Selected extract ->
· · · ·

Students are making their voices heard in science lectures — around the country and at Yale.

Over the past four years, the University has facilitated annual faculty training and discussions on campus about interactive science teaching methods. Most professors interviewed said they are interested in including or have already incorporated these methods into science, technology, engineering and mathematics classes.

“There is more and more evidence piling up that suggests [an interactive] learning environment — especially for introductory STEM courses — is beneficial to a much wider range of individuals from different backgrounds who are interested in pursuing science,” said Mark Graham, evaluation director at the Yale Center for Scientific Teaching.

Of the nine STEM professors interviewed, seven expressed enthusiasm for incorporating “active learning” into lectures and more generally into scientific teaching.

Associate professor of molecular biophysics and biochemistry Michael Koelle said he has recently observed growing interest in making introductory courses more interactive to attract prospective STEM majors. For example, faculty teaching the introductory biology sequence BIOL 101–104 have incorporated components of interactive exercises in their classes, Koelle said.

Geology and geophysics professor Jeffrey Park said students have the tendency to become passive when they are presented with graphics and slideshow presentations, noticing that students rarely take hand-written notes anymore. “Flipped” or interactive classrooms can force students to actively engage with difficult concepts, he said.

· · · ·

Data for analysis ->
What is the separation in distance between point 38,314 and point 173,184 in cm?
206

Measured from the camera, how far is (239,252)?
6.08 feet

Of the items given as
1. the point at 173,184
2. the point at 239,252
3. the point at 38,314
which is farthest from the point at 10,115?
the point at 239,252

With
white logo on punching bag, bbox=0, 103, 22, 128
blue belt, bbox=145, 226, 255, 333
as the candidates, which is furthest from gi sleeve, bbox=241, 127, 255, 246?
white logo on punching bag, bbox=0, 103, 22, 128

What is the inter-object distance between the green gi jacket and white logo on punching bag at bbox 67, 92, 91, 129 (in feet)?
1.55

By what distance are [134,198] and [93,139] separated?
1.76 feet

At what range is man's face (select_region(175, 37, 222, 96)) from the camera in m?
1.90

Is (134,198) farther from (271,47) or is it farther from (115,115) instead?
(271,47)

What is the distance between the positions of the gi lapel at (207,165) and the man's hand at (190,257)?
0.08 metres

· · · ·

Task instructions ->
[1] Answer these questions about the article on interactive science teaching, one line each:
(a) How many of the nine STEM professors interviewed expressed enthusiasm for "active learning"?
(b) What is Mark Graham's position?
(c) Which introductory biology sequence does Michael Koelle give as an example?
[2] Take the article on interactive science teaching further, starting after its final sentence about "flipped" classrooms.

Task responses ->
[1]
(a) Seven.
(b) Evaluation director at the Yale Center for Scientific Teaching.
(c) BIOL 101–104.

[2]
STEM professors interviewed said there are various ways of implementing active learning components in classes, ranging from flipped lectures to research opportunities. Physics professor Richard Casten, who previously taught “Understanding the World through Physics” — a highly interactive introductory physics course for non-STEM majors — said he and his students discussed daily life applications of physics theories in classes he called “discussions” instead of “lectures.” He estimated that there were around 40 questions voiced per session, many of which changed his original agenda for the class.

Physics professor Steve Lamoreaux said class time could be spent on students presenting their solutions to problems they previously completed in front of their peers.

“The only way to learn science is by solving problems and doing experiments,” he said. “Listening to a lecture is like watching a cooking show: you don’t know how until you do the cooking yourself.”

Geology and geophysics assistant professor Bhart-Anjan Bhullar ’05 said research-based seminars — in which students produce original research and may even get published — can excite and motivate students, citing molecular biophysics and biochemistry professor Scott Strobel’s “Rainforest Expedition Course and Laboratory” as an example.

Peter Wyckoff ’16 said he enjoyed his introductory geology class because of its small size and the fall break field trip, which made the class feel more “real and alive.” Joana Andoh ’17 said she thinks introductory classes could provide more interactive components, and added that although weekly sections attempt to provide an engaging atmosphere, they are often dependent on the teaching fellow or group dynamic.

However, several professors also said experiments such as these must be balanced with robust and structured coursework of the traditional kind in order to supply students with information and develop their critical thinking skills.

“Introductory courses must contain enough content to allow people to partake in scientific conversations, so there will inevitably be a fair amount of class time devoted to ensuring that the basic vocabulary is presented,” said David Evans, a professor of geology and geophysics.

Some professors suggested that a synthesis between traditional lectures and interactive elements can be reached in order to both instruct and inspire students. Park said splitting class time so that it is half traditional informative lecture and half interactive activities would work well, while Bhullar envisions a broken-up lecture with frequent pauses for student interaction.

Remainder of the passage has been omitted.